**INFORMATION PROVIDED:**
= Beginning of Section =

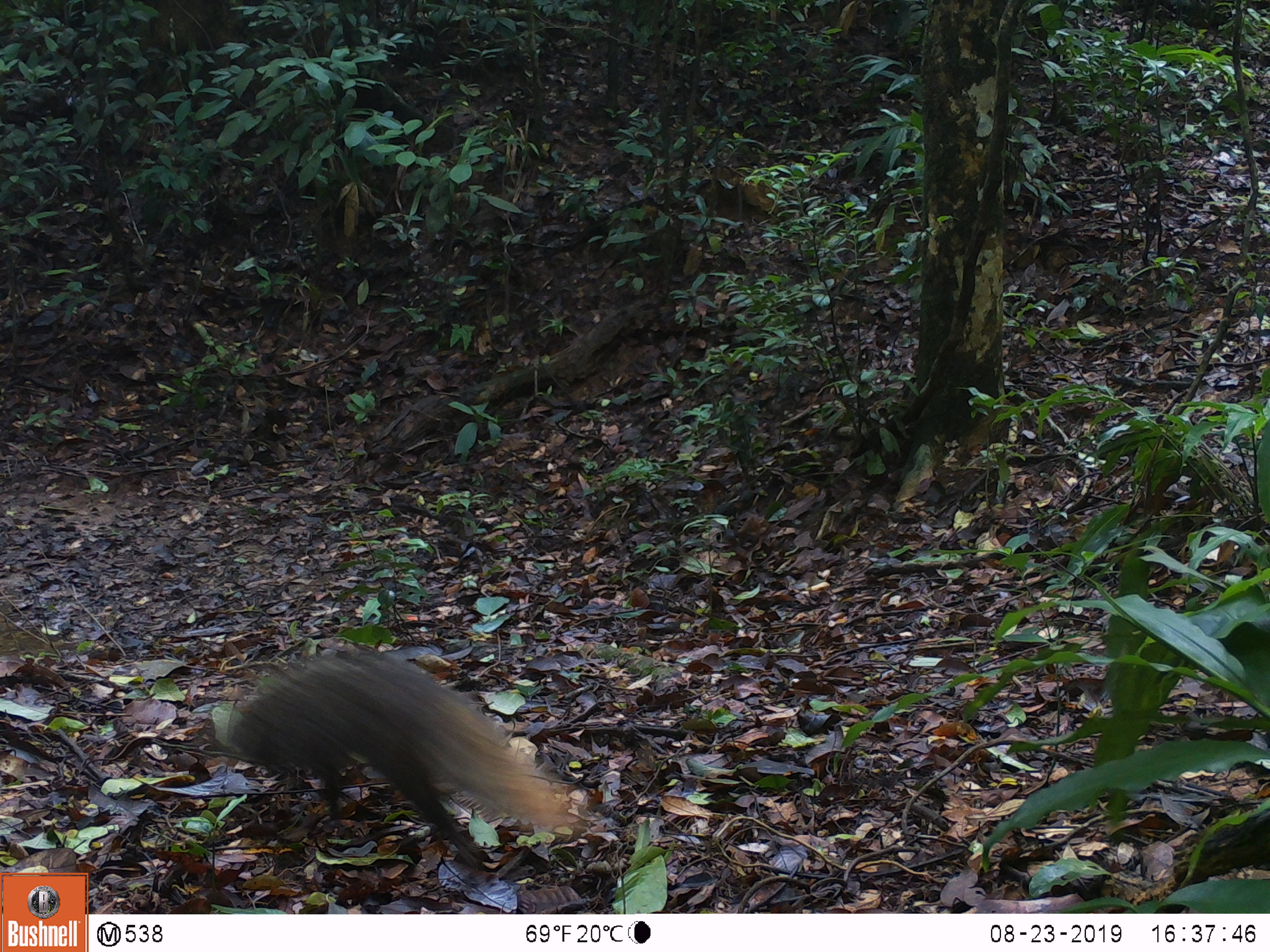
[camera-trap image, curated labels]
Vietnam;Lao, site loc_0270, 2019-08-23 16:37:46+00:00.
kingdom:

= End of Section =

**WORK TO BE COMPLETED:** Transcribe every line of the data exactly. No pictures go in the copy.

**WRITTEN RESPONSE:**
[camera-trap image, curated labels]
Vietnam;Lao, site loc_0270, 2019-08-23 16:37:46+00:00.
kingdom:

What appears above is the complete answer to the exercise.